Table of Contents
This doc is for older versions (v0.2.1 and before) of WhereHows. Please refer to this for the latest version.
Collect dataset metadata from Oracle DB.
Configuration
List of properties in the wh_etl_job_property table that are required for the Oracle dataset ETL process:
configuration key | description |
---|---|
oracle.db.driver | oracle database jdbc driver |
oracle.db.name | oracle database name |
oracle.db.username | oracle database user name |
oracle.db.password | oracle database password |
oracle.db.jdbc.url | oracle database jdbc url |
oracle.metadata | local file location to store the oracle datasets metadata csv file |
oracle.field_metadata | local file location to store the oracle dataset fields csv file |
oracle.sample_data | local file location to store the oracle dataset sample data csv file |
oracle.load_sample | true/false whether to get sample data |
oracle.exclude_db | list of excluded databases in oracle |
Extract
Major related file: OracleExtract.py
Connect to Oracle database to get all the table/column/comments information excluding the databases in the exclude list.
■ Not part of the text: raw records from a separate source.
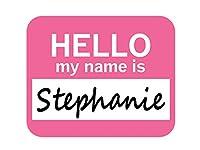 ステファニーこんにちは、私の名前はマウスパッド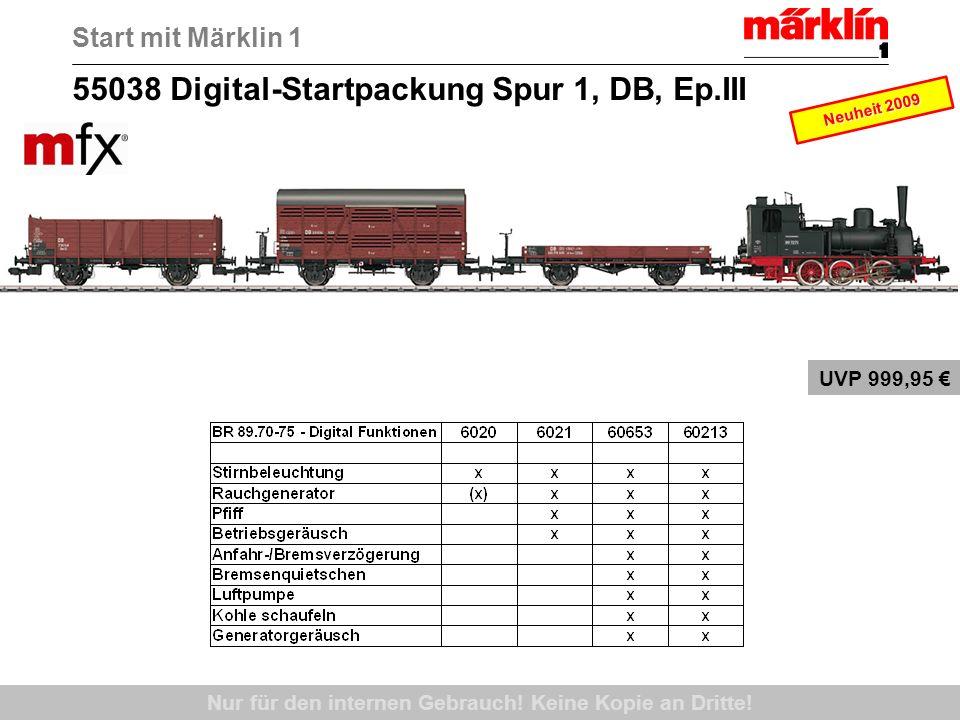 55038 Digital-Startpackung Spur 1, DB, Ep.III Start mit Märklin 1 Nur für den internen Gebrauch! Keine Kopie an Dritte! Neuheit 2009 UVP 999,95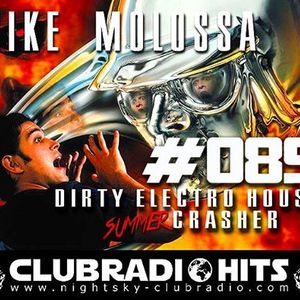 Mike Molossa...Dirty-Electro-House Crasher...085...03. 09.16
Extra table information including indices, constraints and partitions are also fetched. The results are formatted and stored in two CSV files, one for table records and the other for field records.
Major source tables: ALL_TABLES, ALL_TAB_COLUMNS, ALL_COL_COMMENTS, ALL_INDEXES, ALL_IND_COLUMNS, ALL_CONSTRAINTS, ALL_PART_KEY_COLUMNS
Transform
Not needed.
Load
Major related file: OracleLoad.py
Load into MySQL database, similar to HiveLoad or HdfsLoad.
Related tables: dict_dataset